# Is it illegal to post baby african land snails



## amme (Jul 21, 2009)

only i have some babies hatch and some one has told me that i cnat post them as its illegal


----------



## Meko (Apr 29, 2007)

you *can* post them as far as i'm aware..


----------



## amme (Jul 21, 2009)

thats what i thought


----------



## grannykins (Oct 9, 2006)

Invertebrates can be posted legally. Its best to use royal mail special delivery, as thats a next day service that has to be signed for. Pack them in a small pot with substrate in so they dont get shaken about, and dont send them out if its going to be really cold:2thumb:


----------



## AnythingWithAShell (Apr 14, 2009)

Perfectly legal to post them. Make sure and pack them properly though, and it's a good idea to mark the package as containing live inverts. 

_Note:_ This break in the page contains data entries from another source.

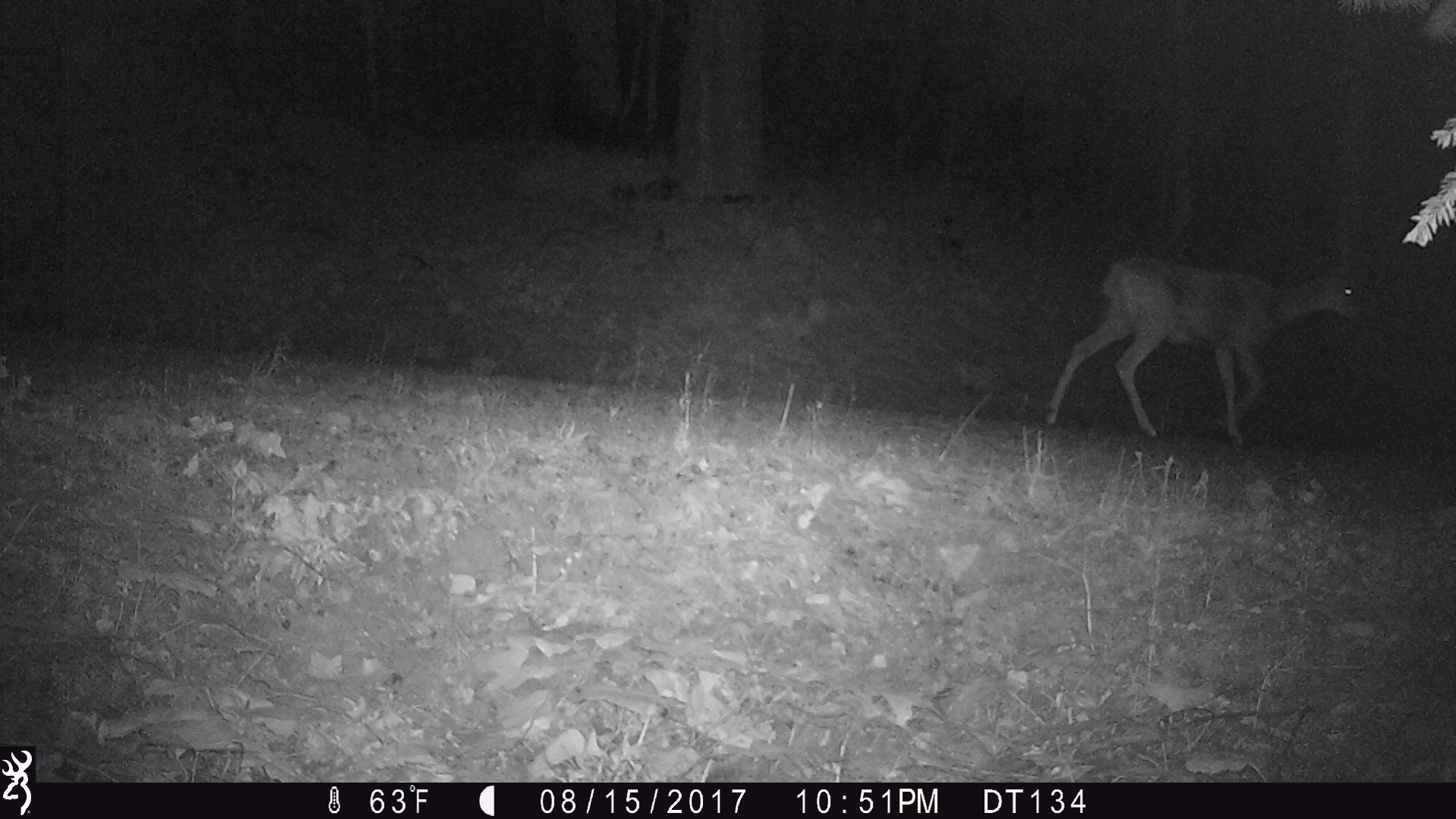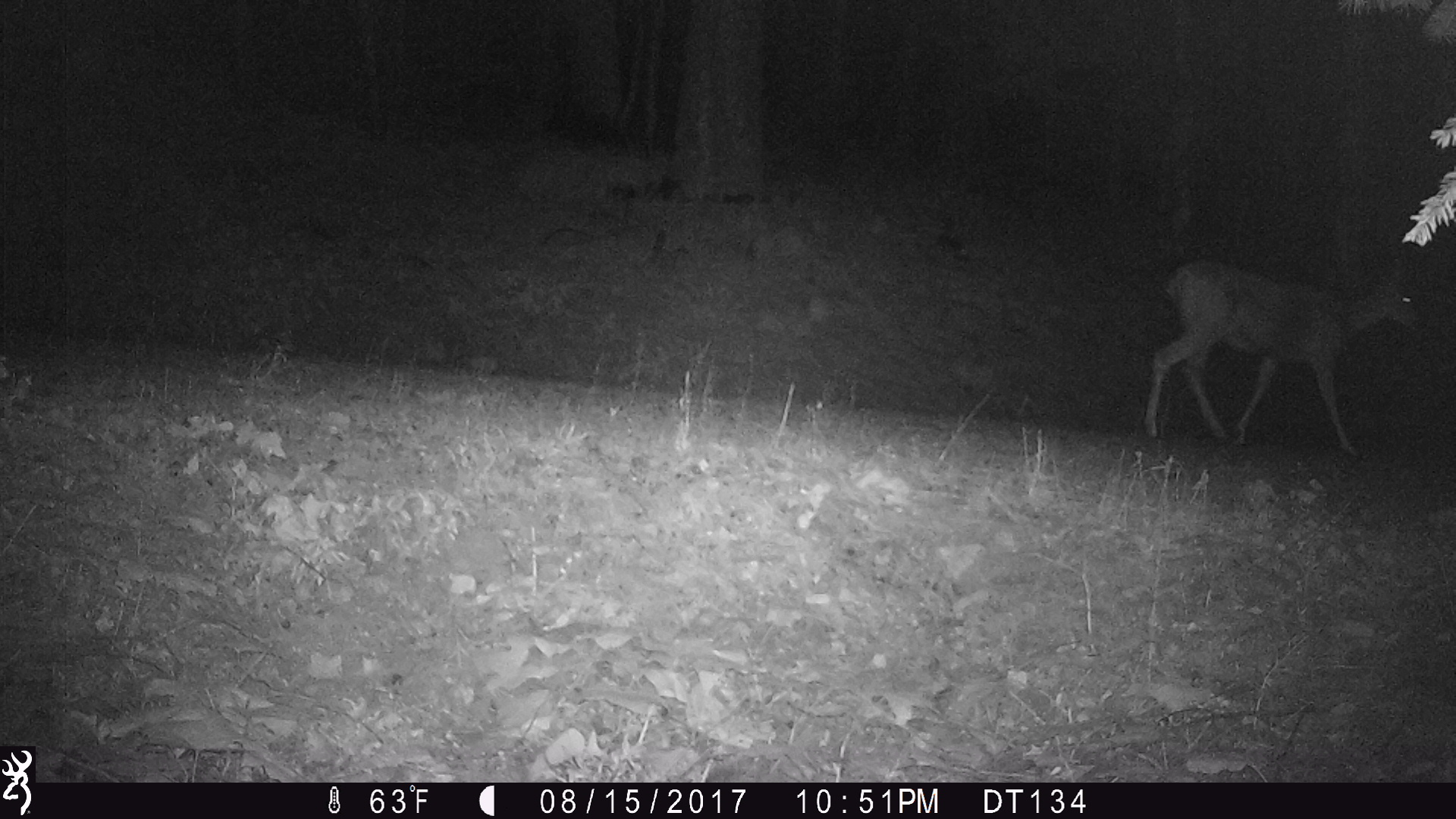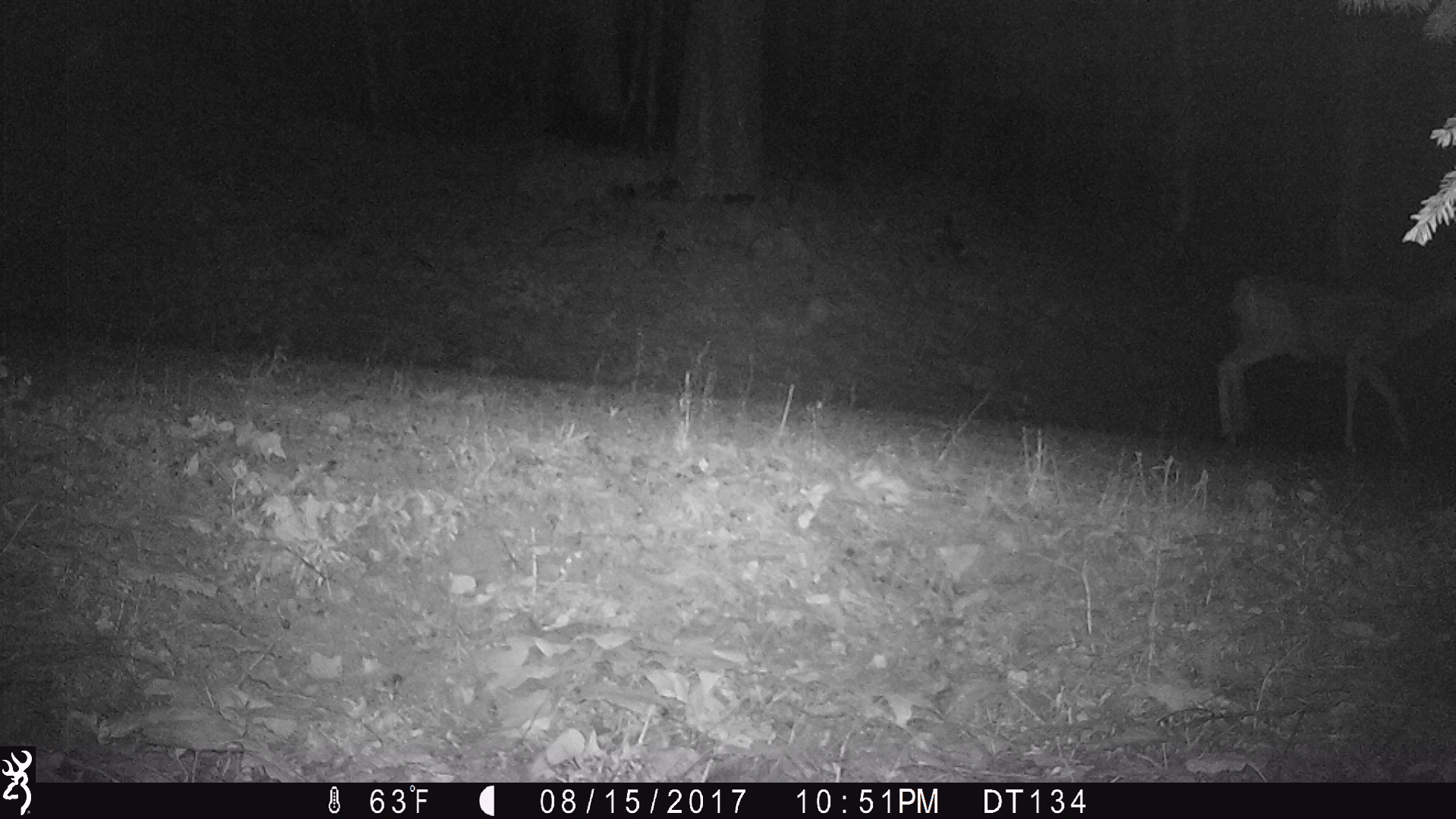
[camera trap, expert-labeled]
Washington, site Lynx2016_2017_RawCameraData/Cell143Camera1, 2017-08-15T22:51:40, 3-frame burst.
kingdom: Animalia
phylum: Chordata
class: Mammalia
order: Artiodactyla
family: Cervidae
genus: Odocoileus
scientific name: Odocoileus hemionus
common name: mule deer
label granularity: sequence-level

At this time of year you shouldn't use any service other than a guaranteed next day.


----------



## Stavros88 (Dec 6, 2008)

grannykins said:


> Invertebrates can be posted legally.


:lol2::lol2::lol2::lol2::lol2::lol2::lol2::lol2:

This amuses me greatly! I know a few uni lecturers who will be getting a scorpion in the mail :devil:


----------



## brian (Oct 22, 2005)

The best thing to do in waight till an inch or just a bit bigger put in big clear container with water No dirt or anything feed on carrots for a few days untill poo an orangeish colour then half fill pan with hot water not boiling but hot and then drop in for 5 mins simmering and then eat um.....I tdea of carrots is so you know nothing else in them but carrot....:whistling2:


----------



## Ozgi (Jun 1, 2008)

AnythingWithAShell said:


> Perfectly legal to post them. Make sure and pack them properly though, and it's a good idea to mark the package as containing live inverts.
> 
> At this time of year you shouldn't use any service other than a guaranteed next day.

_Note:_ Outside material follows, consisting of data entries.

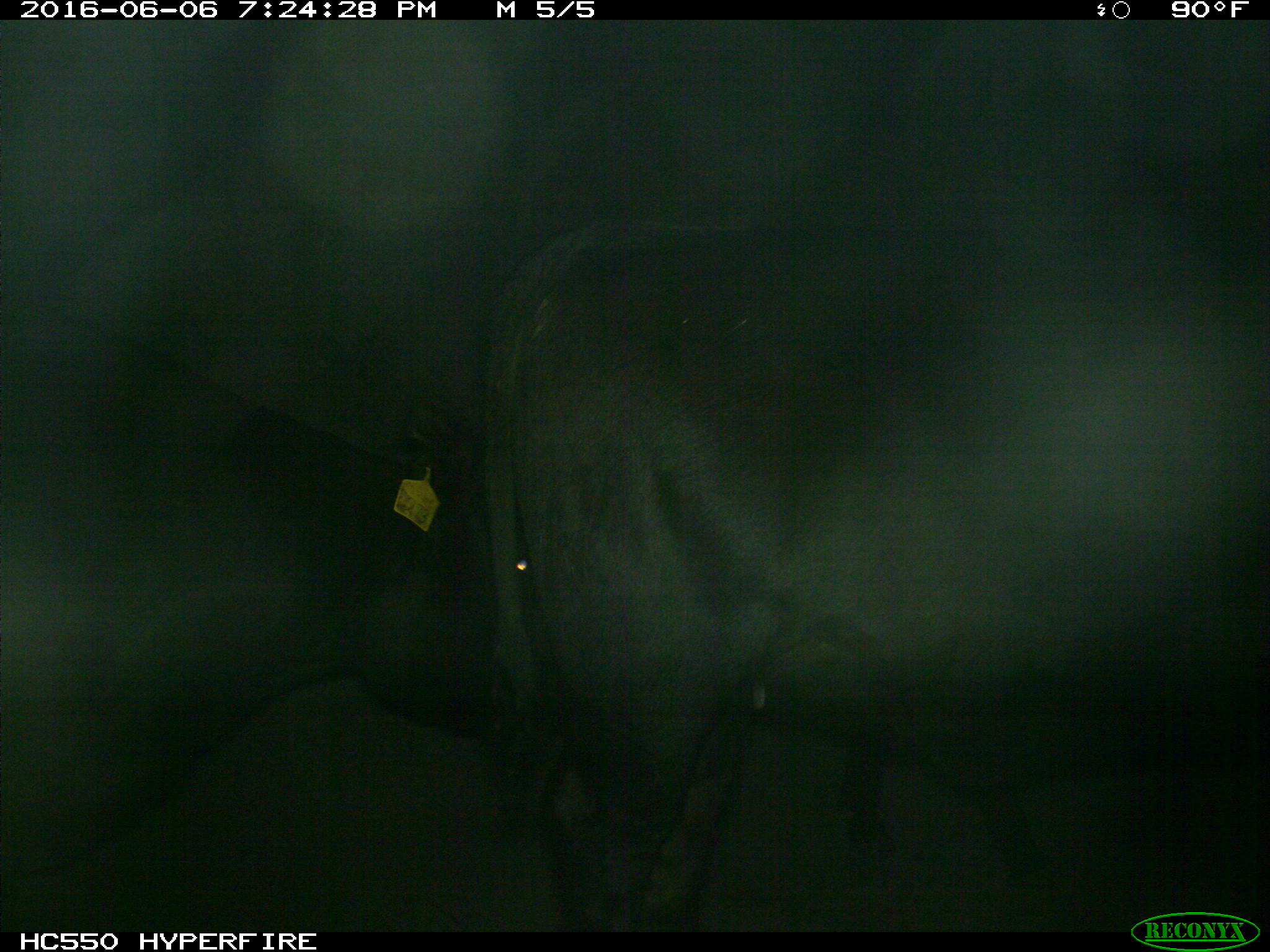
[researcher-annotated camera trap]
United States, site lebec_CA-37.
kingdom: Animalia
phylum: Chordata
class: Mammalia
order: Artiodactyla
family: Bovidae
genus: Bos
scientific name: Bos taurus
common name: domestic cow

I personally don't like writing anything on the parcel that tells the Royal Mail staff that there are live bugs inside. I've heard nasty stories about them kicking boxes around the sorting office because they thought there were insects in there.


----------



## the mighty P (Feb 6, 2010)

Stavros88 said:


> :lol2::lol2::lol2::lol2::lol2::lol2::lol2::lol2:
> 
> This amuses me greatly! I know a few uni lecturers who will be getting a scorpion in the mail :devil:


:lol2: i like it!!


----------



## CactuarJon (Mar 4, 2009)

I got turned away by royal mail once for trying to post a few adult GALS... they brung up their legislation code on what was legal to post and what wasn't and land snails AREN'T on that list!

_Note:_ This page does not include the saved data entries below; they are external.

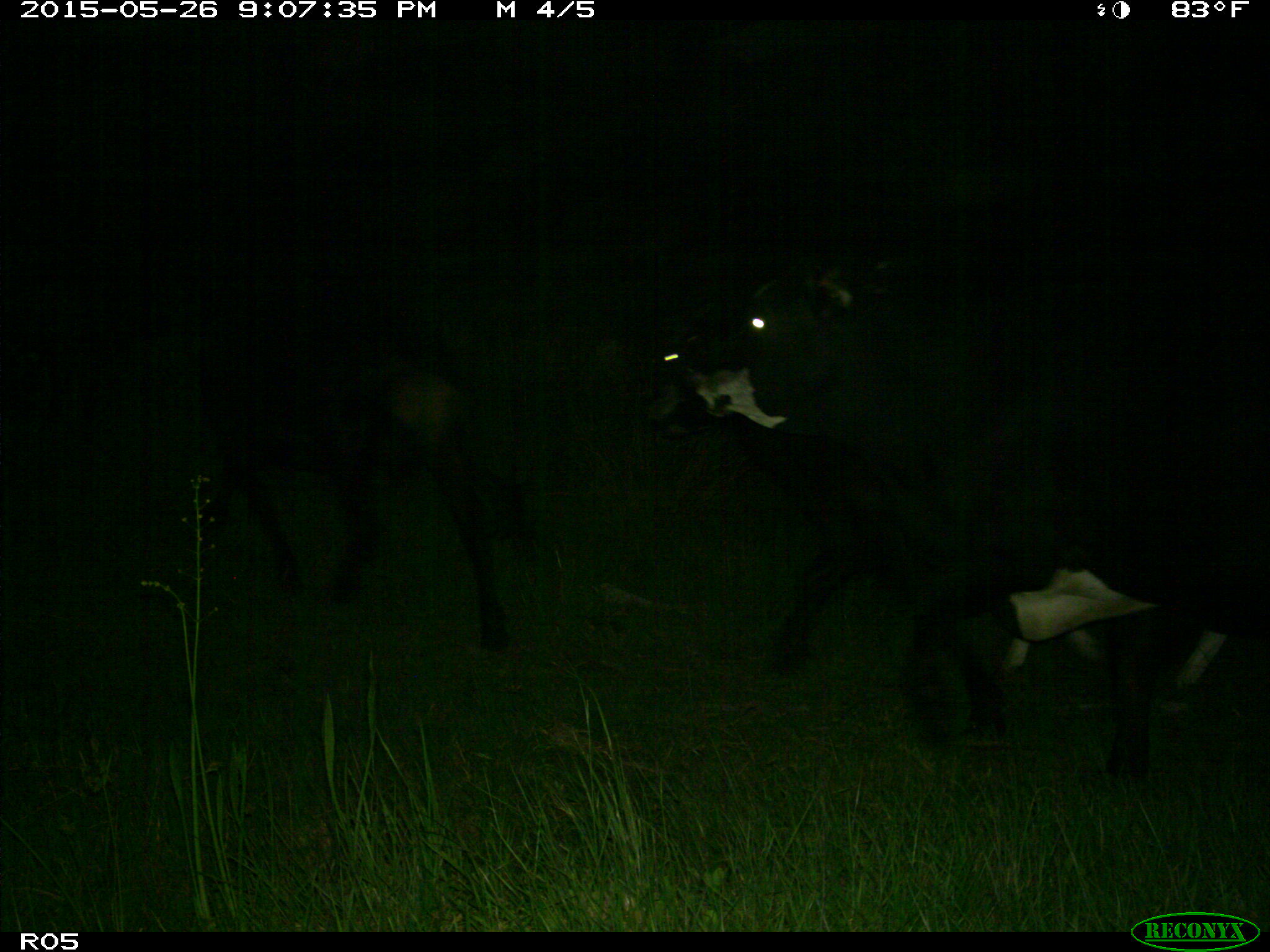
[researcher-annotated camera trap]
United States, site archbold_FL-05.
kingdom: Animalia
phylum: Chordata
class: Mammalia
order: Artiodactyla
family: Bovidae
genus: Bos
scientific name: Bos taurus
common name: domestic cow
Bos taurus (domestic cow).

So i repacked them and posted them and lied about what was inside :lol2:

So, it's legal if you don't tell royal mail what you're posting! :whistling2:


----------



## Stavros88 (Dec 6, 2008)

SkyCaptain said:


> I got turned away by royal mail once for trying to post a few adult GALS... they brung up their legislation code on what was legal to post and what wasn't and land snails AREN'T on that list!
> 
> So i repacked them and posted them and lied about what was inside :lol2:
> 
> So, it's legal if you don't tell royal mail what you're posting! :whistling2:


And snails make (presumably) no noise... tis a perfect plan :no1:


----------



## Oderus (Nov 24, 2009)

Yup just keep stum and don't mark the box : victory:

Strange that snails are not on the RM live animal exemptions list, as they are near as damn harmless to humans (apart from concerns which would be improper to mention on a pet snail thread) unlike venomous animals that many postal workers have legitimate worries about.


----------



## UkReptiles (Feb 2, 2010)

nope i hope not.


----------



## haunted-havoc (Aug 6, 2009)

i got mine through the mail. if it was illegal it would put alot of live food over the net buissneses outta work


----------